According to the Berkshire Hathaway article, since what year has Warren Buffett served as CEO of the company?

• PROVIDED TEXT:

===

Warren Buffett said Saturday he plans to hand over the reins at Berkshire Hathaway (BRK-B, BRK-A) at year-end.
“I think it’s the time has arrived where Greg [Abel] should become the chief executive officer of the company at year-end,” said Buffett, who was chairing his 60th annual meeting. “And I want to spring that on the directors, effectively, and give that as my recommendation.”
Berkshire’s board is set to meet on Sunday, May 4.
Abel, currently vice chairman at Berkshire Hathaway who oversees the company’s operating businesses, had been tabbed as Buffett’s successor back in 2021.
Buffett said that he has no plans to sell any of his shares of Berkshire Hathaway as part of this transition. Buffett has served as CEO of Berkshire Hathaway since 1970. The company takes its name from the textile mill Buffett’s investment partnership acquired in 1965.
Since Buffett’s takeover of Berkshire, per-share value of the company has compounded at a 19.9% rate, almost double the 10.4% average annual gain of the S&P 500, and resulted in a 5,502,284% return for shareholders. Meaning $10,000 invested in Berkshire in 1965 is now worth over $500 million.
In 2025, Berkshire stock has outperformed the S&P 500 by a wide margin, rising some 17% this year against a 3% drop for the index.

===

[Saved data entries]
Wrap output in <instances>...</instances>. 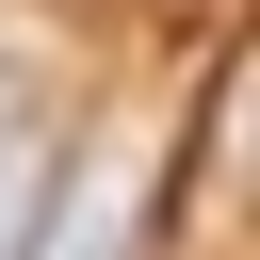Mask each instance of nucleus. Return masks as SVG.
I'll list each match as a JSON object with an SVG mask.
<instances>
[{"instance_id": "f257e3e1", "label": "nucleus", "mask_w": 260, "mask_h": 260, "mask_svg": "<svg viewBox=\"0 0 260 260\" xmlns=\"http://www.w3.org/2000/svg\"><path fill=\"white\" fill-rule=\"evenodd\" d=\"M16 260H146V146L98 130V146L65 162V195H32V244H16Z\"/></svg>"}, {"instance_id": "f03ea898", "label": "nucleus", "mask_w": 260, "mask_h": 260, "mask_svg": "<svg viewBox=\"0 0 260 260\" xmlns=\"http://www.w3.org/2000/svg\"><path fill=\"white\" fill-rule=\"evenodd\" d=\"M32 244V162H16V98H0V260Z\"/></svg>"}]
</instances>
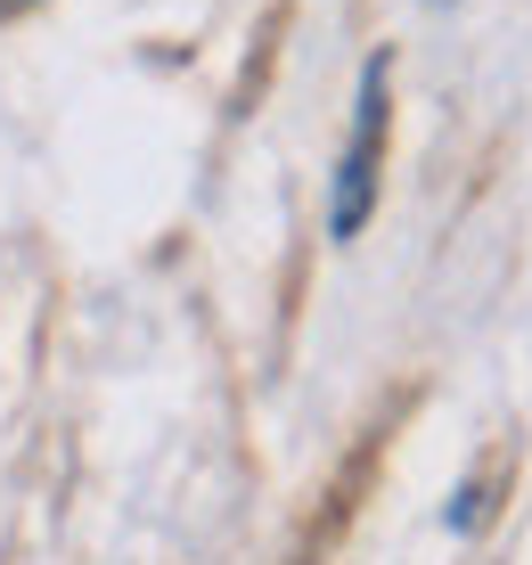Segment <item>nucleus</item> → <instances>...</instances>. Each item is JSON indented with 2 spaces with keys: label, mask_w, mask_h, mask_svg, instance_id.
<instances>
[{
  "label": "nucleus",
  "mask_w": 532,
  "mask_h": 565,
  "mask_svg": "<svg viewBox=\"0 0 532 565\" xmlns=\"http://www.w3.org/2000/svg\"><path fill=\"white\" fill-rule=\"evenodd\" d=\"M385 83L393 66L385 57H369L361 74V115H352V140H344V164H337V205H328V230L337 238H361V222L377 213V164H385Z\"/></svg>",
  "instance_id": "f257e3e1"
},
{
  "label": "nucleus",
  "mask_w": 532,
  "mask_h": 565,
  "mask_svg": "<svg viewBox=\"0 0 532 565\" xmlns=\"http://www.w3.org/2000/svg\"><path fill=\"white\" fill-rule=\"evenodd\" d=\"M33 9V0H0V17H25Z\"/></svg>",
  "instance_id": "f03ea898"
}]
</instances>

===

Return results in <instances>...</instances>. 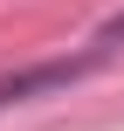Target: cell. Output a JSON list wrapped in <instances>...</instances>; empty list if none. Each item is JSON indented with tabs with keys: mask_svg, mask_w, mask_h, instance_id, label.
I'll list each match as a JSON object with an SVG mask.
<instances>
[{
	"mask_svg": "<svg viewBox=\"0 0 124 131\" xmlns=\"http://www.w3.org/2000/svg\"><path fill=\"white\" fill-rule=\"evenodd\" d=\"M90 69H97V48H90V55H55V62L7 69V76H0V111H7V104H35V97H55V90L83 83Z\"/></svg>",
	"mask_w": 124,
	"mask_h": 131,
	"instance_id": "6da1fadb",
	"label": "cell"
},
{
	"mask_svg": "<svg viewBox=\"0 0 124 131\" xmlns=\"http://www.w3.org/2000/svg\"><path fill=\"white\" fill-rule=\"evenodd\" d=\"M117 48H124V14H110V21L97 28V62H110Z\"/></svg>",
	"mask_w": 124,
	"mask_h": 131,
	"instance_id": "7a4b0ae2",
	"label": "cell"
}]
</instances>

===

• ANSWER IN FULL: Since 1970.